Freihandelsabkommen TPP:Spielregeln, die China verführen könnten

Barack Obama, Xi Jinping

US-Präsident Barack Obama (rechts) bei einem Staatsbesuch in China mit dem chinesischen Staatspräsidenten Xi Jinping.

(Foto: AP)

US-Präsident Obama will ein Freihandelsabkommen mit elf Pazifik-Anrainern schließen. Das könnte auch die Chinesen interessieren - und dadurch nicht nur in der Region für Frieden sorgen.

Kommentar von Stefan Kornelius

Freihandel wird ja - nicht nur in Europa - gerne reduziert auf Hühnchen oder Auto-Blinklichter.
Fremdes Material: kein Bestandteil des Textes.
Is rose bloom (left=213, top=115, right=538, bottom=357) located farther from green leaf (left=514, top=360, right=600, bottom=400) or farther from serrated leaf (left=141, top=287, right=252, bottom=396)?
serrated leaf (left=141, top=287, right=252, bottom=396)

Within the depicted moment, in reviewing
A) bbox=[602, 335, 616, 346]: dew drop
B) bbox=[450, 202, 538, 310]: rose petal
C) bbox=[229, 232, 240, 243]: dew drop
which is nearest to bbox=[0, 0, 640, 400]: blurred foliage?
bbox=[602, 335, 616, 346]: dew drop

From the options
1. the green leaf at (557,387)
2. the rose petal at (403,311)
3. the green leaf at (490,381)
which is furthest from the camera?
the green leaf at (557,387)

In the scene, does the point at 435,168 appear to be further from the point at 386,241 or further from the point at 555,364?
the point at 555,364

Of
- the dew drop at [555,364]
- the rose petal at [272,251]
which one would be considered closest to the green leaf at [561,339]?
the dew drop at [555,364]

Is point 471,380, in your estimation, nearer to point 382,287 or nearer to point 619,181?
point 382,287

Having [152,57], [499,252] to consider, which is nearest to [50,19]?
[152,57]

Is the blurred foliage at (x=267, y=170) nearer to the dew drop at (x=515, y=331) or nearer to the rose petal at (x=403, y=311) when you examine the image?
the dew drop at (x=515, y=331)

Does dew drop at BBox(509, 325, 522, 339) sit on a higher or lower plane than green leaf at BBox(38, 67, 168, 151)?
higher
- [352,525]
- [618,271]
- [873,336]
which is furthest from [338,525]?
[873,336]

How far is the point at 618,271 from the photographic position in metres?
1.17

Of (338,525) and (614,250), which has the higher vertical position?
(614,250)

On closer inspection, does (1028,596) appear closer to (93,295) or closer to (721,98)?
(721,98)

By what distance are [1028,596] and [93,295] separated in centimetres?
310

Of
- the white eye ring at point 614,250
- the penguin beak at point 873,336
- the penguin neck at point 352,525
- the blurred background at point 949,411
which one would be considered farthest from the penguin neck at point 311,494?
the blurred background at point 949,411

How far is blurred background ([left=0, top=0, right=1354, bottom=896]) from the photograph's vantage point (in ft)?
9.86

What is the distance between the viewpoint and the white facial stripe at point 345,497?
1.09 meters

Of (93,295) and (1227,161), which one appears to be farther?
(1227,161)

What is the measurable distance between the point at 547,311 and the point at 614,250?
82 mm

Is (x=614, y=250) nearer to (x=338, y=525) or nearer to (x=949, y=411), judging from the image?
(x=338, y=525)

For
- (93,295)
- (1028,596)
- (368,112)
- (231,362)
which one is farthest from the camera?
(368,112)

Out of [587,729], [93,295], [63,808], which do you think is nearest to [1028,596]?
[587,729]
Hühnchen und Blinklichter sind wichtig, zweifellos. Aber Freihandel hat auch eine zutiefst politische Seite, was niemand besser wissen müsste als die Bürger der Europäischen Union, die in einer gewaltigen Freihandelszone leben und jeden Tag die politische Wirkkraft dieser Gemeinschaft spüren.

Unter den Pazifik-Anrainern bestehen nicht minder wichtige Bindungen von enormer strategischer Bedeutung. Die nationale Rivalität vor allem zwischen China und seinen unmittelbaren Nachbarn, aber auch und vor allem mit den USA wird in den nächsten Jahrzehnten über Frieden und Wohlstand auf der Welt entscheiden wie keine zweite geopolitische Konstellation. Deswegen ist ein Freihandelsabkommen für die Region auch eine politische Klammer, ein Disziplinierungswerk, das zu Kompromissen zwingt und zum Abgleich von Interessen, die man auch gegeneinander hätte ausspielen können.

Ein Freihandelsabkommen im Pazifik kann zur Entspannung mit China beitragen

Wenn Barack Obama nun mit Hilfe der Republikaner ein Mandat zum Abschluss des TPP-Abkommens mit elf anderen Nationen erhält, dann löst er ein Versprechen ein, das er zu Beginn seiner Amtszeit abgegeben hat: Die USA wenden sich dem Pazifik zu. Nie zuvor hat Amerika ein so großes Freihandelsabkommen geschlossen, das nebenbei seiner Agrarindustrie enorm hilft und seine Autoindustrie unter Druck setzt - wenn auch mit Schonfrist.

Obamas pazifischer Blick prüft auch immer Stärke und Einfluss der Aufsteigermacht China, das explizit nicht Teil von TPP ist. Es muss kein Naturgesetz der Weltpolitik sein, dass Großmächte stets rivalisieren und sich gar militärisch einhegen. China und die USA haben sich noch nicht auf ihren Umgang miteinander festgelegt. Ein Freihandelsabkommen kann da eher zur Entspannung beitragen. Beide Länder tun sich den weit größeren Dienst, wenn sie ein regelgebundenes Handelsgeflecht über den Pazifik hinweg legen, anstatt Flugzeugträger um Inselgruppen kreuzen lassen.

Selbst Menschenrechtsfragen und Arbeitsstandards sollen geregelt werden

Wird TPP unterschrieben, dann ist der Wettbewerb der unterschiedlichen Freihandelsmodelle in Ostasien entschieden. Es wird keinen besseren und stärkeren Verbund geben. Das bedeutet aber auch: Technische Standards und politische Regeln aus TPP haben einen Norm-Charakter. Geplant ist, dass selbst Menschenrechtsfragen, Arbeitsstandards, Daten-Transparenz und Fragen des geistigen Eigentums geregelt werden. China muss sich dann entscheiden, ob es diese Regeln akzeptiert und einen ungeheuren Marktzugang erwirbt - oder ob es die Auflagen, gerade beim Thema Währungsmanipulation, als zu erdrückend empfindet.

Freihandelsabkommen sind die zwingende Antwort auf eine unkontrollierte und maßlose Globalisierung. Allerdings lösen sie die Probleme nicht, wenn sie schlecht verhandelt sind oder gar die Maßlosigkeit in Vertragsform gießen. TPP als pazifische Schwester von TTIP hat auch Schwächen und viele Gegner. Aber die Verhandlungsgeschichte zeigt, dass viele Schmerzen geheilt werden konnten und die politisch überwölbende Bedeutung der Abmachung immer auch ein Antrieb für den Kompromiss sein kann.

Europas TTIP ist davon noch weit entfernt. Die schweren handwerklichen Fehler zu Beginn der transatlantischen Gespräche haben Zeit und politisches Kapital gefressen. Zwar dreht sich gerade das Klima, aber in Washington bleibt nur noch wenig Zeit und politischer Wille, um vor den Wahlen zu einem Abschluss zu kommen. Der letzte Wettlauf um den Freihandel hat nun begonnen.